There was a drone in Zone 2.

"They've been going off for an hour. Don't –"

"Collin," I interrupted. "Collin will be out there. Collin—"

"Will be fine," she reassured me, though her voice was choked. "We'll all be fine."

She lied, and I knew it. Everything around me lost color and turned grey.

Eva shouted my name, but from a mile away.

The alarm got louder as the light faded.

And there was dark.


I woke up in a room I recognized. Recovery. I had an IV, but it was on a low drip. Another next to it was empty. The orange fluid IV, used for rapid healing, was also half empty. I must have been out for at least twenty hours. It was quiet, except for the sound of someone eating next to me.

"Eva?"

"I don't know why everyone is always dissing hospital food. This food rocks compared to what we get in the cafeteria."

I laughed, but then stifled it.

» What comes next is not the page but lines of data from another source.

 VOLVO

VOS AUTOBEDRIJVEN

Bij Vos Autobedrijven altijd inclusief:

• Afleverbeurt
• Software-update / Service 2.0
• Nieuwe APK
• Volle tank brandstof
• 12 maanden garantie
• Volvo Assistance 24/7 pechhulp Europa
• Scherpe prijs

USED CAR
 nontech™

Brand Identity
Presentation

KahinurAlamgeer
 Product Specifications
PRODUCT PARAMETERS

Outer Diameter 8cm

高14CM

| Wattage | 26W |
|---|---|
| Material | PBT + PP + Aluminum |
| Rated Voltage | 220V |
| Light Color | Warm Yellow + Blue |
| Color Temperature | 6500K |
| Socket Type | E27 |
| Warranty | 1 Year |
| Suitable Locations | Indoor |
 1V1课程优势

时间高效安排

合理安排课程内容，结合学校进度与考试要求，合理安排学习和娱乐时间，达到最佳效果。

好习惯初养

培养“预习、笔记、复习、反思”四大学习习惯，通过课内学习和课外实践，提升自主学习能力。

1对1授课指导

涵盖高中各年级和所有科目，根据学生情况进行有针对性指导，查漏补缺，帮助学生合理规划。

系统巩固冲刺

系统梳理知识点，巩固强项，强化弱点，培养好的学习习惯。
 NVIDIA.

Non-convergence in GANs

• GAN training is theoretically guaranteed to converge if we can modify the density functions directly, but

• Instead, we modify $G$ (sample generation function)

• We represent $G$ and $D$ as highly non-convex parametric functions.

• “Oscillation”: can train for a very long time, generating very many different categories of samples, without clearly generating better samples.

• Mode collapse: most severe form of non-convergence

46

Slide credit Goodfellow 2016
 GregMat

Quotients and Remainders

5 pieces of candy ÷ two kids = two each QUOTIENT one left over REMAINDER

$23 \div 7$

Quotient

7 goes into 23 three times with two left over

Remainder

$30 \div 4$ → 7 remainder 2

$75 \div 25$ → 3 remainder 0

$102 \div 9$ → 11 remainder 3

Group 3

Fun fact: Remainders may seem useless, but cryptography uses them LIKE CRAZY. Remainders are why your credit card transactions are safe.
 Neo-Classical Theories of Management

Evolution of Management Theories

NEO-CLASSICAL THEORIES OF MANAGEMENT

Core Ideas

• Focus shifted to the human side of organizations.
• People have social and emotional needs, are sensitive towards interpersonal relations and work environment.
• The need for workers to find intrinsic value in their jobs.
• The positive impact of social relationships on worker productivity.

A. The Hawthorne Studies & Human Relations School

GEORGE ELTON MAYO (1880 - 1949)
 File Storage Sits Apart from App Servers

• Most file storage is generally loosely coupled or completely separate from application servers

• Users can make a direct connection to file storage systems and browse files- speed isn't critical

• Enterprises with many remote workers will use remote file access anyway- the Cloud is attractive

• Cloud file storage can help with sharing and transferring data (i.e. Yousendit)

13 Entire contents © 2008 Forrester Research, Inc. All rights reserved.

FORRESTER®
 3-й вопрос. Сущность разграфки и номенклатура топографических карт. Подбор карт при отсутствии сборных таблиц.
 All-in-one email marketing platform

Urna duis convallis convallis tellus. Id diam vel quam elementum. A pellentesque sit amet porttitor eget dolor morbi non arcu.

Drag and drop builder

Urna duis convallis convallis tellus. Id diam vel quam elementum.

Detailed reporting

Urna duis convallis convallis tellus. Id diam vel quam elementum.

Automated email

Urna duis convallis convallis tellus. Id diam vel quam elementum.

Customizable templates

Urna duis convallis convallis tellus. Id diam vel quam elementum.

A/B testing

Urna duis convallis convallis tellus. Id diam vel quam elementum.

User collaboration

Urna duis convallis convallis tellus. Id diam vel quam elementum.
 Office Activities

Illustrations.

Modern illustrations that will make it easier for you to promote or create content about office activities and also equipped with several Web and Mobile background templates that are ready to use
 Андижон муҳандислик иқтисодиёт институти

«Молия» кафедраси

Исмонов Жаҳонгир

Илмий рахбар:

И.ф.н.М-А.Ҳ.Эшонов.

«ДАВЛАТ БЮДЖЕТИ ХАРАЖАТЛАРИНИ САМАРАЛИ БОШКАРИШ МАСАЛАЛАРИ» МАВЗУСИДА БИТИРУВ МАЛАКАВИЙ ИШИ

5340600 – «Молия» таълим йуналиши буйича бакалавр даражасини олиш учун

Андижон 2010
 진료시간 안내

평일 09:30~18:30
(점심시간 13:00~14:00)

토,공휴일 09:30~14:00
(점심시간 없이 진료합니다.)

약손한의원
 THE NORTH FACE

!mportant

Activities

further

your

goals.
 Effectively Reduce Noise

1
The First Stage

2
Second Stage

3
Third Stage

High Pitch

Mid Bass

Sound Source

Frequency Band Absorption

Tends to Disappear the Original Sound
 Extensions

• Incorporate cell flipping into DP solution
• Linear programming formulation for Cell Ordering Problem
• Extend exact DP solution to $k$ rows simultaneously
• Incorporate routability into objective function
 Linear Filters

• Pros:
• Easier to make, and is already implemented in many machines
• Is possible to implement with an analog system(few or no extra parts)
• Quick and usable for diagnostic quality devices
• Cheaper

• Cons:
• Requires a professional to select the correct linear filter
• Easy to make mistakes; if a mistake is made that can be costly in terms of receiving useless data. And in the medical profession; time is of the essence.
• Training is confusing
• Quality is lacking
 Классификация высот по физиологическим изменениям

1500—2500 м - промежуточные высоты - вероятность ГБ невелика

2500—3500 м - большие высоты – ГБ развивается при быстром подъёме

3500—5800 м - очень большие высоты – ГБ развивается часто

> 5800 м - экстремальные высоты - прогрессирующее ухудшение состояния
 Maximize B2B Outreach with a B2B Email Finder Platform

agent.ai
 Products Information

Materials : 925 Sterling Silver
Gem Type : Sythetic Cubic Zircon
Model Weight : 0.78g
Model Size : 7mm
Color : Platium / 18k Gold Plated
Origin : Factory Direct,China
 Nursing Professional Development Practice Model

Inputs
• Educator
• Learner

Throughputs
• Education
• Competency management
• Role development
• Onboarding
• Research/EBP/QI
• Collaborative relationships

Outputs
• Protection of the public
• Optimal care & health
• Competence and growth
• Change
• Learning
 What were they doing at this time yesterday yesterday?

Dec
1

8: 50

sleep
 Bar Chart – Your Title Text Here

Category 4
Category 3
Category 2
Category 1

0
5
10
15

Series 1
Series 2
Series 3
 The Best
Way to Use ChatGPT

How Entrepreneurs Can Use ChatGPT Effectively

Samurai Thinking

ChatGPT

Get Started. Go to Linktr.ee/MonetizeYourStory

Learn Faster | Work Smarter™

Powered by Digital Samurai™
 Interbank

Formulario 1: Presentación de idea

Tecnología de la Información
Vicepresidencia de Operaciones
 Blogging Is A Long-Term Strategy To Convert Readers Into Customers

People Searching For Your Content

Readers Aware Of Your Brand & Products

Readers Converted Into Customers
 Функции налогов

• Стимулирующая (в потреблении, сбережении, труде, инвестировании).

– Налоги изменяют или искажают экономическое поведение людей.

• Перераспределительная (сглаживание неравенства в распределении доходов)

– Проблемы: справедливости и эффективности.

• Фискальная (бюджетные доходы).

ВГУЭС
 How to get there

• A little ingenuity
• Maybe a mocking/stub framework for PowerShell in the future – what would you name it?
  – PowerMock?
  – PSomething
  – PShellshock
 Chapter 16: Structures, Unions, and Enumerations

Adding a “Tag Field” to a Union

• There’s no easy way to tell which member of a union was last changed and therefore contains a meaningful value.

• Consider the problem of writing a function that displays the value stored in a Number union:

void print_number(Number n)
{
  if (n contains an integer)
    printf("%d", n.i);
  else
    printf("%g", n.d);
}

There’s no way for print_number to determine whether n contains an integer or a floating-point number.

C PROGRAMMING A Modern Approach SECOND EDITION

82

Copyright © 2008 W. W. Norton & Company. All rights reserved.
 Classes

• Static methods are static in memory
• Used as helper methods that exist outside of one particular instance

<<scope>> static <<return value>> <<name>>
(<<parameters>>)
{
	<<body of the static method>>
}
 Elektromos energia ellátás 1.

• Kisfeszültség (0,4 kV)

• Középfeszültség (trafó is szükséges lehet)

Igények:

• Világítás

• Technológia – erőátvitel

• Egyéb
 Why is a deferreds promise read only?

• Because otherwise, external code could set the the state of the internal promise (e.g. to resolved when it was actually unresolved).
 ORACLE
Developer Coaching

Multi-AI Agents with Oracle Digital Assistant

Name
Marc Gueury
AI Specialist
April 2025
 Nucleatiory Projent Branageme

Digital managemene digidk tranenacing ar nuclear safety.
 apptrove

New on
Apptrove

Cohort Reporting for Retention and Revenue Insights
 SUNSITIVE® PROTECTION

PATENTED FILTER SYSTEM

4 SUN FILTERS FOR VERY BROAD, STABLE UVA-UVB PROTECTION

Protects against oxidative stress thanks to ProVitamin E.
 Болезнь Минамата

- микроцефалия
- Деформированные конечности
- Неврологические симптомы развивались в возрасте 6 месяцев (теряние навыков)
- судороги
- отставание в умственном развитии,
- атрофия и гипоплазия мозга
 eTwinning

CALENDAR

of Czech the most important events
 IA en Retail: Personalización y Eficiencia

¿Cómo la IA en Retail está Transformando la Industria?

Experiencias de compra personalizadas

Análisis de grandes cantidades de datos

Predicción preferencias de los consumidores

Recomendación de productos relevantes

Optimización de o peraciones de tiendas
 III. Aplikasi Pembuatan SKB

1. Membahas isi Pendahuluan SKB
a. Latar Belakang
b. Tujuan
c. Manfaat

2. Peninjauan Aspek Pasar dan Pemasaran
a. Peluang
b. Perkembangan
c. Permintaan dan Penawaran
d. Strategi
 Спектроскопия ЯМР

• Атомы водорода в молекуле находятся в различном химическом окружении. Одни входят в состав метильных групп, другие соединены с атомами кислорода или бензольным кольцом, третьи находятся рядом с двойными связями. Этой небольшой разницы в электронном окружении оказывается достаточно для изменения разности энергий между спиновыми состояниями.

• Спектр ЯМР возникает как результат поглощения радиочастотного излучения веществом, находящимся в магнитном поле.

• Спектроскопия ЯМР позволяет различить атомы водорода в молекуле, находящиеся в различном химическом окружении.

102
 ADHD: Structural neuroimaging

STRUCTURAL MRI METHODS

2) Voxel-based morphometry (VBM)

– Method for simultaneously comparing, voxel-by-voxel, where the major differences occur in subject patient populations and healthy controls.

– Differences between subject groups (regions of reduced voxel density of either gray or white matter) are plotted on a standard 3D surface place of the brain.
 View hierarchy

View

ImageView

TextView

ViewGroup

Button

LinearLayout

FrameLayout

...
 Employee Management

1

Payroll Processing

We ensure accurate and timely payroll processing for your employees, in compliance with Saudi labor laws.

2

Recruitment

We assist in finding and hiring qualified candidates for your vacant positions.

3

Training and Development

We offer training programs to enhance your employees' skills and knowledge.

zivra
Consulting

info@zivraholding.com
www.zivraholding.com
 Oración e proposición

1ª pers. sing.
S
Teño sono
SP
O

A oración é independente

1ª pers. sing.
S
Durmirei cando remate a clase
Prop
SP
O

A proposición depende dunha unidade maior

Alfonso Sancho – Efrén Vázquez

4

It had been a long time since I'd smiled or seen something as fresh and white as the hospital wing. But it was unnerving to be clean, not in pain, or laughing. It was too unnatural, considering everything that had happened. It made me want out of my bed.

"What happened?"

"You passed out. I held your hand. You woke up a few times. They finished draining your arm, put some oxygen patches on. I got to try one—they are incredible. Your BP went up, you're on remarkable pain killers, and it looks like"—she craned her neck out, then wrote a check mark on the chart—"your vitals have been back to normal for five hours. They moved you to recovery then."